Kakek katai itu memasang kuda-kuda, kedua kakinya terpentang lalu ditekuk, seperti orang menunggang kuda dan kedua lengan disilangkan, dipasang di depan dada.

"Sini, agak jauh dari pohon itu!" kata San-sian sambil melangkah mundur menjauhi pohon.

"Srrrttt...!"

Kakek katai itu mengikuti maju, akan tetapi kedua kakinya sama sekali tidak melangkah. Tubuhnya maju dalam keadaan masih memasang kuda-kuda seperti tadi. Hal ini saja sudah membuktikan betapa hebatnya Kakek Dewa Arak ini. Diam-diam kakek gendut harus mengakuinya juga.

"Awas, Sui Cian, aku mulai! Jangan salahkan aku kalau kipasku mengebutmu sampai terlempar dan terbang ke langit!"

Setelah memasang kuda-kuda, kakek gendut menggerakkan tongkatnya, diputarnya ke atas kepala dan tiba-tiba kipas itu menyambar dari belakang tubuhnya, membawa angin besar mengebut ke arah kakek katai dengan kekuatan kebutan yang amat hebat.

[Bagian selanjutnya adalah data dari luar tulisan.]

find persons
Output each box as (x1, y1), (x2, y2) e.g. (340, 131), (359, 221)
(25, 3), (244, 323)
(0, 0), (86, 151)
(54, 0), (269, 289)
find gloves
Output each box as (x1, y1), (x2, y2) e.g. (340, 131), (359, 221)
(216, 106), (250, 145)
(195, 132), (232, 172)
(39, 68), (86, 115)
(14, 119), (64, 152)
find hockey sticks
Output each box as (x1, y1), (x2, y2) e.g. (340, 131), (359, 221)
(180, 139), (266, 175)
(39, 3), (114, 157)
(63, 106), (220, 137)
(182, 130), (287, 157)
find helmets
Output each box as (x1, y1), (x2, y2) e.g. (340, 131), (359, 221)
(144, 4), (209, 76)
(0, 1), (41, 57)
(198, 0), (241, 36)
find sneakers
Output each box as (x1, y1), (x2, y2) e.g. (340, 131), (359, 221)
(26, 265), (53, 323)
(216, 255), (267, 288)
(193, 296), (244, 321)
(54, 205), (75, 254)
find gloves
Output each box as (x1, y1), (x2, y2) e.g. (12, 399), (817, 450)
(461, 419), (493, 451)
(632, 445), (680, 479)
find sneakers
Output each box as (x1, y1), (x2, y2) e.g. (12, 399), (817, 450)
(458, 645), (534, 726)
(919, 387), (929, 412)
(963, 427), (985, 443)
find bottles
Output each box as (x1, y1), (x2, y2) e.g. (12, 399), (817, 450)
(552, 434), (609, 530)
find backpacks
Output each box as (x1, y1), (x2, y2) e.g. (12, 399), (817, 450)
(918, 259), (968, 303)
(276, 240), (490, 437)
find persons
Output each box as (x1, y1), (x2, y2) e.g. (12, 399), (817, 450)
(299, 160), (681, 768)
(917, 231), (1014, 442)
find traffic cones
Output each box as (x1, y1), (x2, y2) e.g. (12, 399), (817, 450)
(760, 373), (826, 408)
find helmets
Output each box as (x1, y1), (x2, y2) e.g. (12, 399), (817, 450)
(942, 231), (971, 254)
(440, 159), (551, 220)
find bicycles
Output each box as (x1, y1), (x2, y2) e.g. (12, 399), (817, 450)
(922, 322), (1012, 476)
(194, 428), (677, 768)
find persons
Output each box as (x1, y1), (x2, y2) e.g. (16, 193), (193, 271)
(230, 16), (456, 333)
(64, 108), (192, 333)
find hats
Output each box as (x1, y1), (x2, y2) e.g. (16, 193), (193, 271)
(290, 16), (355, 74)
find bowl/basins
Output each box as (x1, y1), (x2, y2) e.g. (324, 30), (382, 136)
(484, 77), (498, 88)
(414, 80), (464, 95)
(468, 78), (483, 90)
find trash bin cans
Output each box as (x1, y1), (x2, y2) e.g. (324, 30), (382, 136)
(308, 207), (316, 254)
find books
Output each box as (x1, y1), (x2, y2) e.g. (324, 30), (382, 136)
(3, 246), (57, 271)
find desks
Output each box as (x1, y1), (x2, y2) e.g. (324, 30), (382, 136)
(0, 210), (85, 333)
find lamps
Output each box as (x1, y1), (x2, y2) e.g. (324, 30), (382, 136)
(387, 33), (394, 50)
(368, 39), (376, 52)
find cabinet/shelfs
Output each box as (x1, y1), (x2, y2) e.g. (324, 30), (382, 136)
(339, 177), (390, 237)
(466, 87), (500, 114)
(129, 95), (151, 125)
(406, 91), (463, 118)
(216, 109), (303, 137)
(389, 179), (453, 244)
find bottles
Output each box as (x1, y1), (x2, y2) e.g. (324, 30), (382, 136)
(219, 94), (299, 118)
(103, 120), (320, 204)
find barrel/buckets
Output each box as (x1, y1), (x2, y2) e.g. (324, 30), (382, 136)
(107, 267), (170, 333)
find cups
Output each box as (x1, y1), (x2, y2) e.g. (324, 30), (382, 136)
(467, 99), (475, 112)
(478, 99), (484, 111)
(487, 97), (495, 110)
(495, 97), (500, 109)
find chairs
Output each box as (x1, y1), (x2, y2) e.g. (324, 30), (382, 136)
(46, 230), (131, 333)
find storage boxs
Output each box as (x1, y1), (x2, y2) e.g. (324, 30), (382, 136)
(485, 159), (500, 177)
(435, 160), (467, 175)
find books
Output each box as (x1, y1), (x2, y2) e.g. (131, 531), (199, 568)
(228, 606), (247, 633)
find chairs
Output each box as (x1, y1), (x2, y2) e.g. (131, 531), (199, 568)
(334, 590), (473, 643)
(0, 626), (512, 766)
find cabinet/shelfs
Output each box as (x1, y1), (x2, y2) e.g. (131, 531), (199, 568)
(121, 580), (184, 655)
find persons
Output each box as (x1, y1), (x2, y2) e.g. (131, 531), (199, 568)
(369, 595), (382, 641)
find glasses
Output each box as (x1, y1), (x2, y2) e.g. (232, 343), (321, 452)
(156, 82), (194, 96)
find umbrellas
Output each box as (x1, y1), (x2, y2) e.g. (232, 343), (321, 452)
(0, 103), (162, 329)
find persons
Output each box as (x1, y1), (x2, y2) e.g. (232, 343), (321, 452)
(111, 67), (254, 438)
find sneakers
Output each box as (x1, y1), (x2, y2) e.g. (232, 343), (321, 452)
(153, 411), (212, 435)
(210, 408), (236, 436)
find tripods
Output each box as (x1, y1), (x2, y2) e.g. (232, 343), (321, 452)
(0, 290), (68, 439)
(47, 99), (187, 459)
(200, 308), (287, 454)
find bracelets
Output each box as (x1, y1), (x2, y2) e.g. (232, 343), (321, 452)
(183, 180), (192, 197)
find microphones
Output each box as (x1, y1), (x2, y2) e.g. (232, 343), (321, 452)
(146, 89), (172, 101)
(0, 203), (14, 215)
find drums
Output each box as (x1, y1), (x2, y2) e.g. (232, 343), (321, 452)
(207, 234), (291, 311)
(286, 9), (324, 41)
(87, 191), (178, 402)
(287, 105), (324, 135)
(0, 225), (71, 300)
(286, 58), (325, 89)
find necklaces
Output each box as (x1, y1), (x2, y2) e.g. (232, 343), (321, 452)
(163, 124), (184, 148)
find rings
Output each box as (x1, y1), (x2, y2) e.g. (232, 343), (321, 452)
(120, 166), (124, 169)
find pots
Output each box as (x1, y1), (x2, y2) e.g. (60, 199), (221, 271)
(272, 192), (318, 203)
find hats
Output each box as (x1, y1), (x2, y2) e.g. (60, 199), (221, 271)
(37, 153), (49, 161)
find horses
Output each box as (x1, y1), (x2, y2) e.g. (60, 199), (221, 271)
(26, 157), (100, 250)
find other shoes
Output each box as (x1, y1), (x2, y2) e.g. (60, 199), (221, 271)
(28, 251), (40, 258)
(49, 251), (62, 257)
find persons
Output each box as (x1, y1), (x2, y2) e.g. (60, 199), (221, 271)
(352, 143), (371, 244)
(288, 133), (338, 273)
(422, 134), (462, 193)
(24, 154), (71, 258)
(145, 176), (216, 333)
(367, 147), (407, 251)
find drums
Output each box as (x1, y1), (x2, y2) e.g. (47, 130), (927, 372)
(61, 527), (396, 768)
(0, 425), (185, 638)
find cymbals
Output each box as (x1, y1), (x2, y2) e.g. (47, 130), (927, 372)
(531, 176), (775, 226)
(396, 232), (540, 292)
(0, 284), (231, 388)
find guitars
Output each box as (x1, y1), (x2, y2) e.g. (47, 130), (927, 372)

Angin kebutan menyambar dahsyat, membuat jenggot panjang dan jubah kakek katai itu berkibar, bahkan Sui Cin dan Hui Song yang berada agak jauh merasakan kebutan angin yang membuat pakaian dan rambut mereka berkibar. Akan tetapi, tubuh kakek katai itu sendiri sama sekali tidak bergeming, seperti angin keras yang biarpun mampu menumbangkan pohon, sama sekali tidak berdaya terhadap sebongkah pilar baja yang kokoh kuat dan tertanam dalam-dalam di tanah!

San-sian menjadi penasaran dan kebutannya yang kedua kalinya lebih kuat lagi, sampai mengeluarkan angin yang suaranya bersiutan. Akan tetapi, seperti juga tadi kakek katai berdiri tegak dan tidak bergeming, hanya memejamkan mata karena angin keras membuat matanya perih. Kedua kakinya yang kecil seolah-olah sudah berakar dalam-dalam di tanah dimana dia berpijak.

"Heh-heh-heh, satu kali lagi dan awas, hati-hati kau!" bentak kakek gendut dan kini dia memutar tongkatnya, kemudian kipasnya membuat gerakan berputar yang aneh.

Dan akibatnya hebat sekali. Debu beterbangan, bukan hanya debu, melainkan juga pasir dan batu kerikil yang beterbangan lalu berpusingan. Ternyata gerakan kipas itu mendatangkan angin berpusing yang kuat dan melanda tubuh kakek katai, seolah-olah angin puyuh yang hendak mencabut kakek katai itu dari atas tanah!

Akan tetapi, kakek katai itu nampak mengerahkan kekuatannya, kedua kakinya agak tergetar, akan tetapi kekuatan dahsyat yang timbul dari gerakan kebutan kipas itupun sekali ini tidak mampu mengangkat kedua kakinya!

"Wah, wah, Ciu-sian, engkau ini ternyata tua-tua keladi, makin tua makin jadi! Hebat dan kita masih belum ada yang kalah atau menang!"

"Jalan satu-satunya, San-sian, hanya mengadu ilmu silat," kata kakek katai sambil melepaskan guci araknya dari punggung.

“Boleh, boleh, memang aku ingin sekali melihat kemampuanmu!" kata San-sian sambil melintangkan tongkat kipasnya.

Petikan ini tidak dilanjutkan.